____ Extracted records

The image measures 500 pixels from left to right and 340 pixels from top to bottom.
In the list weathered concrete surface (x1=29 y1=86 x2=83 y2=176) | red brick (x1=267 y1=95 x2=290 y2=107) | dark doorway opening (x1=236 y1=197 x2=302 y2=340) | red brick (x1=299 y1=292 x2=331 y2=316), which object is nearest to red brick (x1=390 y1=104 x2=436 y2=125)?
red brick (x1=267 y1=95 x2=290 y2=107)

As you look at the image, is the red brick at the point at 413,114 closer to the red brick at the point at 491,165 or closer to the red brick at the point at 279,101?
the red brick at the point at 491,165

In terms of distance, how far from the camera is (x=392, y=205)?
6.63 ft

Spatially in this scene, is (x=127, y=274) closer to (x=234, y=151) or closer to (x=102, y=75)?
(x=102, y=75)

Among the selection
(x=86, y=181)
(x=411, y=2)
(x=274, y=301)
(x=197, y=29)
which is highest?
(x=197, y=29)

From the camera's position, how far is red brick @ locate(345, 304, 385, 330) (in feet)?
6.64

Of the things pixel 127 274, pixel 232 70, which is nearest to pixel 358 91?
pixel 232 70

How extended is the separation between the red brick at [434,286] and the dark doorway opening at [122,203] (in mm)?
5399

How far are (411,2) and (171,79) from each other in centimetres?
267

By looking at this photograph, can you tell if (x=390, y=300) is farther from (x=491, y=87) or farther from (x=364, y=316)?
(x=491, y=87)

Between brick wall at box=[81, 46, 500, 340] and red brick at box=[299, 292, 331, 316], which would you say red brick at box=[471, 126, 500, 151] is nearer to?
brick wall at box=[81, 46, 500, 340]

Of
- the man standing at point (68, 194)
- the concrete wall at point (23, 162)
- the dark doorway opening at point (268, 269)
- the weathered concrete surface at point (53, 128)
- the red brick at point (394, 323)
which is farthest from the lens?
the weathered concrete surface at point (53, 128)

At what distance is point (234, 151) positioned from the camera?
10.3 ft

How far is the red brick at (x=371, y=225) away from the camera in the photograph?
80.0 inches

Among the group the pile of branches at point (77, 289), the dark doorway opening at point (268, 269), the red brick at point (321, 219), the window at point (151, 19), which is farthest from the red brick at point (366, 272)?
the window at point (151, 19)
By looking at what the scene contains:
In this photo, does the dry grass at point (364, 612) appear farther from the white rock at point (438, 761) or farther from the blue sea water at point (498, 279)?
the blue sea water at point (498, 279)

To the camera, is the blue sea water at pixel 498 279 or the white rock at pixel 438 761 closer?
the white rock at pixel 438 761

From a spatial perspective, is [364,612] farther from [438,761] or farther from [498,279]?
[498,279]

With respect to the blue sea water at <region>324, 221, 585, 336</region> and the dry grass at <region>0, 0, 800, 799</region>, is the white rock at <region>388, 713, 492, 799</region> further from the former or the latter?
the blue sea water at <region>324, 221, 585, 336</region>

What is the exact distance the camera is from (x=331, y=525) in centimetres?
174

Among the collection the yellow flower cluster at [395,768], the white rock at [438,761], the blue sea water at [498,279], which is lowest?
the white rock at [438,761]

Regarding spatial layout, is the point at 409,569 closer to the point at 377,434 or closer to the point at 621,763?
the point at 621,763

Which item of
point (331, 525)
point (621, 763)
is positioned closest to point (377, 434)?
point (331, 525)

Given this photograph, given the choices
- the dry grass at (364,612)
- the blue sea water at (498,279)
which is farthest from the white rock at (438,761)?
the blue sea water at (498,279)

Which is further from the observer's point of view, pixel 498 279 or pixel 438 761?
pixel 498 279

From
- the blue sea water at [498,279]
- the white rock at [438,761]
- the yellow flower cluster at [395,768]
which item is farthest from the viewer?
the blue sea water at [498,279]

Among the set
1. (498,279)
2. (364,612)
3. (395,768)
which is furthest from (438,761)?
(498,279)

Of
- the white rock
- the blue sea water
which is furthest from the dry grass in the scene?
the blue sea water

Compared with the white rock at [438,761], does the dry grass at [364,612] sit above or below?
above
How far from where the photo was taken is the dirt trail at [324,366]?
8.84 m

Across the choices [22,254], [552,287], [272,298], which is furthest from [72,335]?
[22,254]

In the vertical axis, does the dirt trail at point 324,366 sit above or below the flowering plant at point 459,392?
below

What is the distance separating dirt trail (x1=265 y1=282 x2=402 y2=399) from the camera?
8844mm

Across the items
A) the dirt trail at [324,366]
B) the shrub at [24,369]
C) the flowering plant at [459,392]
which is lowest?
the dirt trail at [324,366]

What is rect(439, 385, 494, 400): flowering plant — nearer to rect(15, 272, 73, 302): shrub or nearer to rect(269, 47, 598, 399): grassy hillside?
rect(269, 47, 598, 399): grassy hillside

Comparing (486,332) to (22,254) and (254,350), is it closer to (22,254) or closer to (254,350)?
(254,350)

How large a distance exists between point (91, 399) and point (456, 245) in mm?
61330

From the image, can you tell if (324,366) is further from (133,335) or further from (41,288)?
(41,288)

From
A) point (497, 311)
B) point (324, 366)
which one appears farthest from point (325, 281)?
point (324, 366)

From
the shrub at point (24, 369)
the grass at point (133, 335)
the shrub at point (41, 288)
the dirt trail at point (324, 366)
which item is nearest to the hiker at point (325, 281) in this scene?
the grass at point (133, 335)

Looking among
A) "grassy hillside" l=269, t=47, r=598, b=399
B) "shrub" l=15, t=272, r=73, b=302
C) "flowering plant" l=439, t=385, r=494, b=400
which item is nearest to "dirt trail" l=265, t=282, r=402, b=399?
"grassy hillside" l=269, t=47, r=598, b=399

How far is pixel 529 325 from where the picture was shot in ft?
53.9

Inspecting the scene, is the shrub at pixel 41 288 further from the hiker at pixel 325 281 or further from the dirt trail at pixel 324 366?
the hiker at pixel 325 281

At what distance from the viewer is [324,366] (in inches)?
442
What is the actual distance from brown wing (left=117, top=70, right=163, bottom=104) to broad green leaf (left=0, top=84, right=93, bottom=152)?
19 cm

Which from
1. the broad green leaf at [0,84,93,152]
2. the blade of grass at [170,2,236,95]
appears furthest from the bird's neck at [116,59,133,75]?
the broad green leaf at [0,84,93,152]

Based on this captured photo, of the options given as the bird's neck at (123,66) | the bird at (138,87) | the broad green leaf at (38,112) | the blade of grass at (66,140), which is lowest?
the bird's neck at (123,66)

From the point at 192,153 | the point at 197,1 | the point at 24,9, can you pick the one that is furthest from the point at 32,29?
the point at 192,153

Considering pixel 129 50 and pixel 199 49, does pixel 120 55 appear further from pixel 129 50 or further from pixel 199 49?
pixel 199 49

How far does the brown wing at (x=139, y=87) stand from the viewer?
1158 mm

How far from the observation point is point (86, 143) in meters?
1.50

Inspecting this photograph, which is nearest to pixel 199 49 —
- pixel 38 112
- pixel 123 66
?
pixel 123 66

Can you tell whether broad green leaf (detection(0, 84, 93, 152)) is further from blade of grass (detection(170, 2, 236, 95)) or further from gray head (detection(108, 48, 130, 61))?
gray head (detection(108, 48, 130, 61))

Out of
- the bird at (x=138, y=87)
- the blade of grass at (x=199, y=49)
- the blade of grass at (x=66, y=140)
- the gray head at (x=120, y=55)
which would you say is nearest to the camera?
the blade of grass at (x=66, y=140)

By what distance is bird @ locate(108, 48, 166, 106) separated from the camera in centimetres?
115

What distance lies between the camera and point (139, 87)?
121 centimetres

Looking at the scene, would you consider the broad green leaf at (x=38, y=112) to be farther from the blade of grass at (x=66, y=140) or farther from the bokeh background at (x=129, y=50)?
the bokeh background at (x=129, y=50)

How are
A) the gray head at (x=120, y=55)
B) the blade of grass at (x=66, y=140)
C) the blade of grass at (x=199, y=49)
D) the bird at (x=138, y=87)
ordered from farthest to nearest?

________

> _Given problem_
Set down every one of the items above word for word, with no changes.

> _Result of this task_
The image measures 500 pixels from left to right and 340 pixels from top to bottom.
In the list weathered concrete surface (x1=29 y1=86 x2=83 y2=176) | red brick (x1=267 y1=95 x2=290 y2=107) | dark doorway opening (x1=236 y1=197 x2=302 y2=340) | red brick (x1=299 y1=292 x2=331 y2=316), which object is nearest to red brick (x1=390 y1=104 x2=436 y2=125)?
red brick (x1=267 y1=95 x2=290 y2=107)

As you look at the image, is the red brick at the point at 413,114 closer to the red brick at the point at 491,165 or closer to the red brick at the point at 279,101?
the red brick at the point at 491,165

In terms of distance, how far from the camera is (x=392, y=205)?
6.63 ft

Spatially in this scene, is (x=127, y=274) closer to (x=234, y=151) or closer to (x=102, y=75)?
(x=102, y=75)

Among the selection
(x=86, y=181)
(x=411, y=2)
(x=274, y=301)
(x=197, y=29)
which is highest?
(x=197, y=29)

From the camera's position, how far is red brick @ locate(345, 304, 385, 330) (in feet)?
6.64

Of the things pixel 127 274, pixel 232 70, which is nearest to pixel 358 91?
pixel 232 70

How extended is the separation between the red brick at [434,286] and the dark doorway opening at [122,203] (in mm)?
5399

How far are (411,2) and (171,79) from each other in centimetres?
267

By looking at this photograph, can you tell if (x=390, y=300) is farther from (x=491, y=87) or farther from (x=364, y=316)?
(x=491, y=87)

Between brick wall at box=[81, 46, 500, 340] and red brick at box=[299, 292, 331, 316], which would you say red brick at box=[471, 126, 500, 151] is nearer to?
brick wall at box=[81, 46, 500, 340]

Of
- the man standing at point (68, 194)
- the concrete wall at point (23, 162)
- the dark doorway opening at point (268, 269)
- the weathered concrete surface at point (53, 128)
- the red brick at point (394, 323)
which is farthest from the lens?
the weathered concrete surface at point (53, 128)

At what distance is point (234, 151) positioned from the camera?
10.3 ft

How far is the red brick at (x=371, y=225) away from the camera in the photograph?
80.0 inches

Among the group the pile of branches at point (77, 289), the dark doorway opening at point (268, 269), the red brick at point (321, 219), the window at point (151, 19), which is farthest from the red brick at point (366, 272)?
the window at point (151, 19)
By looking at what the scene contains:
In this photo, does the dry grass at point (364, 612) appear farther from the white rock at point (438, 761) or farther from the blue sea water at point (498, 279)?
the blue sea water at point (498, 279)

To the camera, is the blue sea water at pixel 498 279 or the white rock at pixel 438 761 closer?
the white rock at pixel 438 761

From a spatial perspective, is [364,612] farther from [438,761] or farther from [498,279]?
[498,279]

With respect to the blue sea water at <region>324, 221, 585, 336</region> and the dry grass at <region>0, 0, 800, 799</region>, is the white rock at <region>388, 713, 492, 799</region> further from the former or the latter?
the blue sea water at <region>324, 221, 585, 336</region>

What is the exact distance the camera is from (x=331, y=525) in centimetres?
174

Among the collection the yellow flower cluster at [395,768], the white rock at [438,761], the blue sea water at [498,279], which is lowest?
the white rock at [438,761]

Regarding spatial layout, is the point at 409,569 closer to the point at 377,434 or closer to the point at 621,763?
the point at 621,763

Which item of
point (331, 525)
point (621, 763)
is positioned closest to point (377, 434)?
point (331, 525)

Given this photograph, given the choices
- the dry grass at (364,612)
- the blue sea water at (498,279)
which is farthest from the white rock at (438,761)?
the blue sea water at (498,279)

Which is further from the observer's point of view, pixel 498 279 or pixel 438 761?
pixel 498 279

From
- the blue sea water at [498,279]
- the white rock at [438,761]
- the yellow flower cluster at [395,768]
which item is farthest from the viewer?
the blue sea water at [498,279]

Among the set
1. (498,279)
2. (364,612)
3. (395,768)
which is furthest from (438,761)?
(498,279)

Of
- the white rock
- the blue sea water
which is furthest from the dry grass in the scene?
the blue sea water

Compared with the white rock at [438,761], does the dry grass at [364,612] sit above or below?
above
How far from where the photo was taken is the dirt trail at [324,366]?
8.84 m

Across the choices [22,254], [552,287], [272,298], which is furthest from [72,335]?
[22,254]

In the vertical axis, does the dirt trail at point 324,366 sit above or below the flowering plant at point 459,392?
below

What is the distance separating dirt trail (x1=265 y1=282 x2=402 y2=399) from the camera?
8844mm

Across the items
A) the dirt trail at [324,366]
B) the shrub at [24,369]
C) the flowering plant at [459,392]
which is lowest?
the dirt trail at [324,366]

What is rect(439, 385, 494, 400): flowering plant — nearer to rect(15, 272, 73, 302): shrub or nearer to rect(269, 47, 598, 399): grassy hillside?
rect(269, 47, 598, 399): grassy hillside

Comparing (486,332) to (22,254) and (254,350), is it closer to (22,254) or closer to (254,350)?
(254,350)

How large a distance exists between point (91, 399) and point (456, 245) in mm?
61330

From the image, can you tell if (324,366) is further from (133,335) or further from (41,288)?
(41,288)

From
A) point (497, 311)
B) point (324, 366)
which one appears farthest from point (325, 281)?
point (324, 366)

From
the shrub at point (24, 369)
the grass at point (133, 335)
the shrub at point (41, 288)
the dirt trail at point (324, 366)
which item is nearest to the hiker at point (325, 281) in this scene?
the grass at point (133, 335)

Looking among
A) "grassy hillside" l=269, t=47, r=598, b=399
B) "shrub" l=15, t=272, r=73, b=302
C) "flowering plant" l=439, t=385, r=494, b=400
which item is nearest to "dirt trail" l=265, t=282, r=402, b=399?
"grassy hillside" l=269, t=47, r=598, b=399

How far is pixel 529 325 from where the picture was shot in ft?
53.9

Inspecting the scene, is the shrub at pixel 41 288 further from the hiker at pixel 325 281 or further from the dirt trail at pixel 324 366?
the hiker at pixel 325 281

At what distance from the viewer is [324,366] (in inches)?
442
What is the actual distance from brown wing (left=117, top=70, right=163, bottom=104) to broad green leaf (left=0, top=84, right=93, bottom=152)?
19 cm

Which from
1. the broad green leaf at [0,84,93,152]
2. the blade of grass at [170,2,236,95]
appears furthest from the bird's neck at [116,59,133,75]?
the broad green leaf at [0,84,93,152]

Based on this captured photo, of the options given as the bird's neck at (123,66) | the bird at (138,87) | the broad green leaf at (38,112) | the blade of grass at (66,140), which is lowest?
the bird's neck at (123,66)

From the point at 192,153 | the point at 197,1 | the point at 24,9, can you pick the one that is furthest from the point at 32,29?
the point at 192,153

Considering pixel 129 50 and pixel 199 49, does pixel 120 55 appear further from pixel 129 50 or further from pixel 199 49?
pixel 199 49

How far does the brown wing at (x=139, y=87) stand from the viewer?
1158 mm

How far from the observation point is point (86, 143) in meters?
1.50

Inspecting this photograph, which is nearest to pixel 199 49 —
- pixel 38 112
- pixel 123 66
?
pixel 123 66

Can you tell whether broad green leaf (detection(0, 84, 93, 152)) is further from blade of grass (detection(170, 2, 236, 95)) or further from gray head (detection(108, 48, 130, 61))?
gray head (detection(108, 48, 130, 61))

Out of
- the bird at (x=138, y=87)
- the blade of grass at (x=199, y=49)
- the blade of grass at (x=66, y=140)
- the gray head at (x=120, y=55)
which would you say is nearest to the camera?
the blade of grass at (x=66, y=140)

By what distance is bird @ locate(108, 48, 166, 106) separated from the camera in centimetres?
115

What distance lies between the camera and point (139, 87)?
121 centimetres

Looking at the scene, would you consider the broad green leaf at (x=38, y=112) to be farther from the blade of grass at (x=66, y=140) or farther from the bokeh background at (x=129, y=50)?
the bokeh background at (x=129, y=50)

How are
A) the gray head at (x=120, y=55)
B) the blade of grass at (x=66, y=140)
C) the blade of grass at (x=199, y=49)
D) the bird at (x=138, y=87)
ordered from farthest to nearest?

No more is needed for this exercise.